■ Text provided:
** start **

Mr Aristodemou now denies signing the stock transfer form.

70.3

The November 2013 allotment having been first in favour of Mr Chambi, then next of Mr Aristodemou, it is now said (in contrast to the previous certain treatment of Mr Trypatsas) that “the two additional shares were issued in preparation for them being allotted to Mr Trypatsas” (it must be allotted and then issued). There is also retained the statement that Mr Chambi “was aware of and approved the allotment of the two additional shares”, with “to the First Respondent” struck through and not replaced.

70.4

The allotment to Mr Trypatsas was “as intended security”. Retained from the original points of defence are the conversations during 2013 with Mr Trypatsas, and the exploration of the “possibility” that were he to provide finance then shares in the Company might be security for the loan. We also now have “Following discussions between [Mr Aristodemou] and [LessTax] in around November 2013, two additional shares in the Company were issued [ie, allotted] in preparation for them to be allotted [ie, issued] to Mr Trypatsas as security for the loans”.

** end **

■ Task set:
**a.** Answer these questions using the text on the share allotment, one answer per line, marked (i), (ii) and (iii):
(i) What document does Mr Aristodemou now deny signing?
(ii) Which words were struck through and not replaced in the retained statement that Mr Chambi was aware of and approved the allotment?
(iii) In what year did the conversations with Mr Trypatsas take place?
**b.** Reproduce a passage from the text on the share allotment word for word, beginning at the words "Mr Aristodemou now" and stopping after the words "and not replaced.".
**c.** Write the next part of the text on the share allotment, starting after its last sentence.

■ Data:
** start **

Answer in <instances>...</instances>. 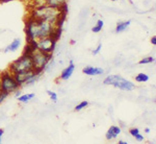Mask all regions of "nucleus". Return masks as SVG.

** end **

■ Outputs by task:
**a.**
(i) The stock transfer form.
(ii) "to the First Respondent"
(iii) 2013.

**b.**
Mr Aristodemou now denies signing the stock transfer form.

70.3

The November 2013 allotment having been first in favour of Mr Chambi, then next of Mr Aristodemou, it is now said (in contrast to the previous certain treatment of Mr Trypatsas) that “the two additional shares were issued in preparation for them being allotted to Mr Trypatsas” (it must be allotted and then issued). There is also retained the statement that Mr Chambi “was aware of and approved the allotment of the two additional shares”, with “to the First Respondent” struck through and not replaced.

**c.**
70.5

It is then said that at a meeting in around December 2013 with Mr Aristodemou and Mr Fagan, Mr Trypatsas agreed (as had been averred originally) to make the loan, the security for which was (as before) a personal guarantee from Mr Aristodemou, also secured on a property which he owned.

70.6

Struck through is Mr Trypatsas’ refusal to lend “in consideration for an allotment” because of his doubts about the Company’s future profitability. Instead, at the meeting Mr Aristodemou proposed that Mr Trypatsas “should take the 2 additional shares which had been allotted… However, Mr Fagan informed Mr Trypatsas that those shares would not by themselves represent sufficient security, given that the value of the Company was less than the sums which Mr Trypatsas had agreed to make available”. So Mr Aristodemou gave the guarantee.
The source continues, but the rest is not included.